Saturday, April 20

PH Sarawak’s ‘New Deal Agreement’ no force of law — Abdullah


KUCHING: The state government did not sign the ‘New Deal Agreement’ offered by Pakatan Harapan (PH) Sarawak because it did not recognise PH Sarawak chairman Chong Chieng Jen and two signatories of the said deal as legal representatives of the federal government then.

In explaining this, Assistant Minister of Corporate Affairs Abdullah Saidol said such offers from PH Sarawak were not valid and had no force of law.

He then said the offers were, in the first place, not consistent and violated the motion that was supported and approved by all Sarawak assemblymen in the previous State Legislative Assembly (DUN) sitting.
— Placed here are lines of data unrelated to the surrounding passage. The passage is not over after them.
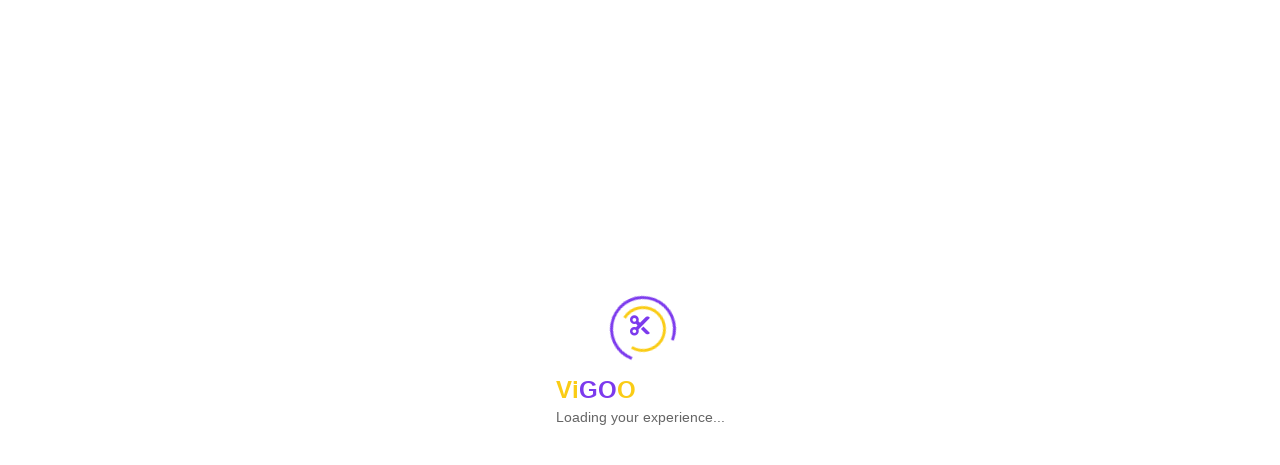

--- FILE ---
content_type: text/html
request_url: https://vigoo.com/g/en/vigoo/dumbwaystodie3worldtour/',t+=n(r),t+='
body_size: 1457
content:
<!DOCTYPE html>
<html lang="en">
  <head>
    <meta charset="UTF-8" />
    <meta name="viewport" content="width=device-width, initial-scale=1.0" />
    <!-- 内联关键CSS，确保立即可见 -->
    <style>
      /* 基础样式重置 */
      * {
        margin: 0;
        padding: 0;
        box-sizing: border-box;
      }
      body {
        margin: 0;
        font-family: -apple-system, BlinkMacSystemFont, 'Segoe UI', Roboto, sans-serif;
      }

      /* 预加载器 - 最小化版本 */
      #preloader {
        position: fixed;
        top: 0;
        left: 0;
        width: 100%;
        height: 100%;
        display: flex;
        flex-direction: column;
        align-items: center;
        justify-content: center;
        background-color: white;
        z-index: 99999;
      }

      #loader-spinner {
        width: 60px;
        height: 60px;
        position: relative;
        margin-bottom: 20px;
      }

      #loader-spinner:before {
        content: '';
        position: absolute;
        width: 100%;
        height: 100%;
        border: 3px solid #7c3aed;
        border-top-color: transparent;
        border-radius: 50%;
        animation: spin 1s linear infinite;
      }

      #loader-spinner:after {
        content: '';
        position: absolute;
        width: 40px;
        height: 40px;
        top: 10px;
        left: 10px;
        border: 3px solid #facc15;
        border-top-color: transparent;
        border-radius: 50%;
        animation: spin-reverse 1.5s linear infinite;
      }

      #loader-icon {
        position: absolute;
        top: 50%;
        left: 50%;
        transform: translate(-50%, -50%);
        color: #7c3aed;
        font-size: 20px;
      }

      #loader-text h2 {
        font-size: 24px;
        font-weight: bold;
        color: #7c3aed;
        margin-bottom: 5px;
      }

      #loader-text .logo-accent {
        color: #facc15;
      }

      #loader-text p {
        color: #666;
        font-size: 14px;
      }

      /* 动画 */
      @keyframes spin {
        0% {
          transform: rotate(0deg);
        }
        100% {
          transform: rotate(360deg);
        }
      }
      @keyframes spin-reverse {
        0% {
          transform: rotate(0deg);
        }
        100% {
          transform: rotate(-360deg);
        }
      }

      /* 隐藏应用直到加载完成 */
      #root {
        display: none;
      }
    </style>

    <link rel="stylesheet" href="https://cdnjs.cloudflare.com/ajax/libs/font-awesome/6.7.2/css/all.min.css" crossorigin="anonymous" />

    <title>VIGOO | AI Styling App for Seniors</title>
    <script type="c9be603584537c480ae5ab62-module" crossorigin src="./assets/index-jbeN81gX.js"></script>
    <link rel="stylesheet" crossorigin href="./assets/index-D-a-vJPR.css">
  </head>
  <body>
    <!-- 预加载器HTML结构 -->
    <div id="preloader">
      <div id="loader-spinner">
        <i id="loader-icon" class="fas fa-scissors"></i>
      </div>
      <div id="loader-text">
        <h2><span class="logo-accent">Vi</span>GO<span class="logo-accent">O</span></h2>
        <p>Loading your experience...</p>
      </div>
    </div>

    <div id="root"></div>
  <script src="/cdn-cgi/scripts/7d0fa10a/cloudflare-static/rocket-loader.min.js" data-cf-settings="c9be603584537c480ae5ab62-|49" defer></script><script defer src="https://static.cloudflareinsights.com/beacon.min.js/vcd15cbe7772f49c399c6a5babf22c1241717689176015" integrity="sha512-ZpsOmlRQV6y907TI0dKBHq9Md29nnaEIPlkf84rnaERnq6zvWvPUqr2ft8M1aS28oN72PdrCzSjY4U6VaAw1EQ==" data-cf-beacon='{"rayId":"9c1516d96a17d806","version":"2025.9.1","serverTiming":{"name":{"cfExtPri":true,"cfEdge":true,"cfOrigin":true,"cfL4":true,"cfSpeedBrain":true,"cfCacheStatus":true}},"token":"fc2af54197794ce5a831167ef499299e","b":1}' crossorigin="anonymous"></script>
</body>
</html>


--- FILE ---
content_type: text/html
request_url: https://vigoo.com/g/en/vigoo/dumbwaystodie3worldtour/assets/index-D-a-vJPR.css
body_size: 1002
content:
<!DOCTYPE html>
<html lang="en">
  <head>
    <meta charset="UTF-8" />
    <meta name="viewport" content="width=device-width, initial-scale=1.0" />
    <!-- 内联关键CSS，确保立即可见 -->
    <style>
      /* 基础样式重置 */
      * {
        margin: 0;
        padding: 0;
        box-sizing: border-box;
      }
      body {
        margin: 0;
        font-family: -apple-system, BlinkMacSystemFont, 'Segoe UI', Roboto, sans-serif;
      }

      /* 预加载器 - 最小化版本 */
      #preloader {
        position: fixed;
        top: 0;
        left: 0;
        width: 100%;
        height: 100%;
        display: flex;
        flex-direction: column;
        align-items: center;
        justify-content: center;
        background-color: white;
        z-index: 99999;
      }

      #loader-spinner {
        width: 60px;
        height: 60px;
        position: relative;
        margin-bottom: 20px;
      }

      #loader-spinner:before {
        content: '';
        position: absolute;
        width: 100%;
        height: 100%;
        border: 3px solid #7c3aed;
        border-top-color: transparent;
        border-radius: 50%;
        animation: spin 1s linear infinite;
      }

      #loader-spinner:after {
        content: '';
        position: absolute;
        width: 40px;
        height: 40px;
        top: 10px;
        left: 10px;
        border: 3px solid #facc15;
        border-top-color: transparent;
        border-radius: 50%;
        animation: spin-reverse 1.5s linear infinite;
      }

      #loader-icon {
        position: absolute;
        top: 50%;
        left: 50%;
        transform: translate(-50%, -50%);
        color: #7c3aed;
        font-size: 20px;
      }

      #loader-text h2 {
        font-size: 24px;
        font-weight: bold;
        color: #7c3aed;
        margin-bottom: 5px;
      }

      #loader-text .logo-accent {
        color: #facc15;
      }

      #loader-text p {
        color: #666;
        font-size: 14px;
      }

      /* 动画 */
      @keyframes spin {
        0% {
          transform: rotate(0deg);
        }
        100% {
          transform: rotate(360deg);
        }
      }
      @keyframes spin-reverse {
        0% {
          transform: rotate(0deg);
        }
        100% {
          transform: rotate(-360deg);
        }
      }

      /* 隐藏应用直到加载完成 */
      #root {
        display: none;
      }
    </style>

    <link rel="stylesheet" href="https://cdnjs.cloudflare.com/ajax/libs/font-awesome/6.7.2/css/all.min.css" crossorigin="anonymous" />

    <title>VIGOO | AI Styling App for Seniors</title>
    <script type="5a9f9e6d5af99f25f4a53cdc-module" crossorigin src="./assets/index-jbeN81gX.js"></script>
    <link rel="stylesheet" crossorigin href="./assets/index-D-a-vJPR.css">
  </head>
  <body>
    <!-- 预加载器HTML结构 -->
    <div id="preloader">
      <div id="loader-spinner">
        <i id="loader-icon" class="fas fa-scissors"></i>
      </div>
      <div id="loader-text">
        <h2><span class="logo-accent">Vi</span>GO<span class="logo-accent">O</span></h2>
        <p>Loading your experience...</p>
      </div>
    </div>

    <div id="root"></div>
  <script src="/cdn-cgi/scripts/7d0fa10a/cloudflare-static/rocket-loader.min.js" data-cf-settings="5a9f9e6d5af99f25f4a53cdc-|49" defer></script></body>
</html>
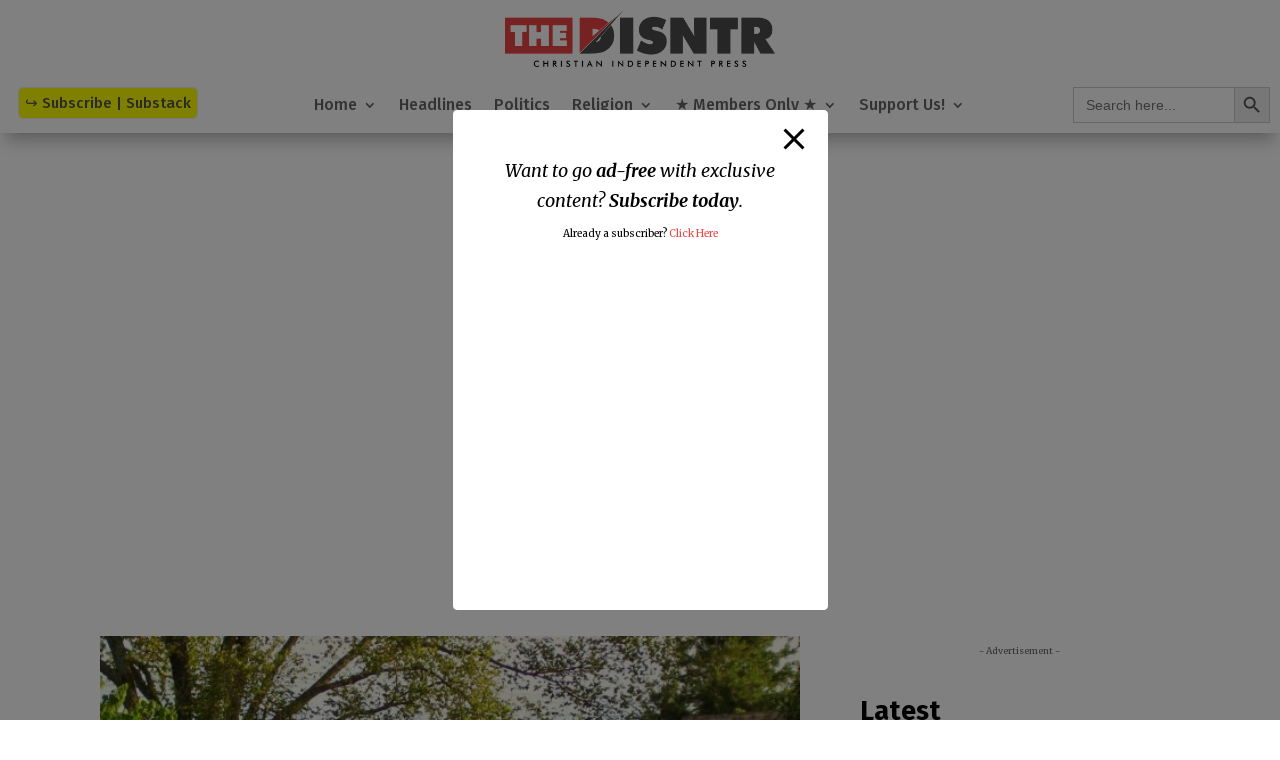

--- FILE ---
content_type: text/html; charset=utf-8
request_url: https://cleanmediaads.com/bmd/bids/?AULU=447134620220408T121016973929D5C59C16F46A28F76D5CC56BE4E55&AULUID=BMD447134620220408T121016973929D5C59C16F46A28F76D5CC56BE4E55_h8PWO1769865203243&SiteURL=https%3A//disntr.com/2019/11/20/tennessee-southern-baptists-pass-resolution-denouncing-critical-race-theory-intersectionality/&CANVisitorID=9627065799&isMobile=0
body_size: 74
content:
CANBMDDisplayADUnit('447134620220408T121016973929D5C59C16F46A28F76D5CC56BE4E55', 'BMD447134620220408T121016973929D5C59C16F46A28F76D5CC56BE4E55_h8PWO1769865203243', '', '', '', [{"adcode":""}]);

--- FILE ---
content_type: text/html; charset=utf-8
request_url: https://cleanmediaadserver.com/get/au/?AUID=CANAdUnitID447134620221206T0808207401D921FD7427147648D0B642FC8F866D4_1769865204220&AULU=447134620221206T0808207401D921FD7427147648D0B642FC8F866D4&isMobile=0&dname=https%3A//disntr.com/2019/11/20/tennessee-southern-baptists-pass-resolution-denouncing-critical-race-theory-intersectionality/&pwidth=0&CANVisitorID=9627065799&pvid=0&isCurrentlyInView=1&CANVisitorIsChristian=0&CANVisitorIsCatholic=0&furl=https%3A//disntr.com/2019/11/20/tennessee-southern-baptists-pass-resolution-denouncing-critical-race-theory-intersectionality/&rurl=&cachebust=1769865204223
body_size: 186
content:
CMNPSLookup='';CANRunADUnitSub("CANAdUnitID447134620221206T0808207401D921FD7427147648D0B642FC8F866D4_1769865204220", [], CANDomainValidFormat([{"isValid":false,"BackupAdCode":"","PublisherSiteID":0,"ThirdPartyAdUnitLookupID":"","adheight":null,"adwidth":null,"adsizeid":null,"BackupTypeId":null,"HBParameters":"","MinCPM":null,"AdUnitSizeID":null,"SiteIsCatholic":false,"SiteIsChristian":false,"PSLookupID":""}]));

--- FILE ---
content_type: text/html; charset=utf-8
request_url: https://cleanmediaadserver.com/get/au/?AUID=CANAdUnitID447134620230114T144000070A569B6F35C3545A1AD61EBD92426C848_1769865204225&AULU=447134620230114T144000070A569B6F35C3545A1AD61EBD92426C848&isMobile=0&dname=https%3A//disntr.com/2019/11/20/tennessee-southern-baptists-pass-resolution-denouncing-critical-race-theory-intersectionality/&pwidth=320&CANVisitorID=9627065799&pvid=0&isCurrentlyInView=1&CANVisitorIsChristian=0&CANVisitorIsCatholic=0&furl=https%3A//disntr.com/2019/11/20/tennessee-southern-baptists-pass-resolution-denouncing-critical-race-theory-intersectionality/&rurl=&cachebust=1769865204226
body_size: 295
content:
CMNPSLookup='';CANRunADUnitSub("CANAdUnitID447134620230114T144000070A569B6F35C3545A1AD61EBD92426C848_1769865204225", [], CANDomainValidFormat([{"isValid":false,"BackupAdCode":"","PublisherSiteID":0,"ThirdPartyAdUnitLookupID":"","adheight":null,"adwidth":null,"adsizeid":null,"BackupTypeId":null,"HBParameters":"","MinCPM":null,"AdUnitSizeID":null,"SiteIsCatholic":false,"SiteIsChristian":false,"PSLookupID":""}]));

--- FILE ---
content_type: text/html; charset=utf-8
request_url: https://www.google.com/recaptcha/api2/aframe
body_size: 267
content:
<!DOCTYPE HTML><html><head><meta http-equiv="content-type" content="text/html; charset=UTF-8"></head><body><script nonce="O0AhjIxnIMJ_XgvrMiFIIQ">/** Anti-fraud and anti-abuse applications only. See google.com/recaptcha */ try{var clients={'sodar':'https://pagead2.googlesyndication.com/pagead/sodar?'};window.addEventListener("message",function(a){try{if(a.source===window.parent){var b=JSON.parse(a.data);var c=clients[b['id']];if(c){var d=document.createElement('img');d.src=c+b['params']+'&rc='+(localStorage.getItem("rc::a")?sessionStorage.getItem("rc::b"):"");window.document.body.appendChild(d);sessionStorage.setItem("rc::e",parseInt(sessionStorage.getItem("rc::e")||0)+1);localStorage.setItem("rc::h",'1769865206185');}}}catch(b){}});window.parent.postMessage("_grecaptcha_ready", "*");}catch(b){}</script></body></html>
“PH leaders in Sarawak should be reminded that two motions on matters relating to oil royalty were devolution of powers tabled in the last DUN sitting and unanimously supported by all ADUNs (assemblypersons) including all those from the then-opposition.

“Those demands or negotiation must be appropriately addressed and for the attention of the federal government,” he said in a statement yesterday.

Moreover, Abdullah said with the PH having formed the federal government, Chong and his PH Sarawak colleagues must support the state government’s efforts in securing all that it had been demanding – if they are truly Sarawakians and genuinely want to see Sarawak being developed and becoming prosperous.

“Chong and his colleagues in PH Sarawak should now concentrate on fulfilling their election manifesto as soon as possible, and prove that they are serious and not bluffing on these matters,” said Abdullah.

Chong, at a press conference here on Wednesday, said the offer on oil and gas was off because the state government refused to sign the ‘new deal’, which was proposed before the 14th general election (GE14) on May 9 this year.

The deal stated greater autonomy for Sarawak in the event that PH became the new federal government.

The deal, according to Chong, included 20 per cent oil and gas royalty, as well as autonomy over education and health matters.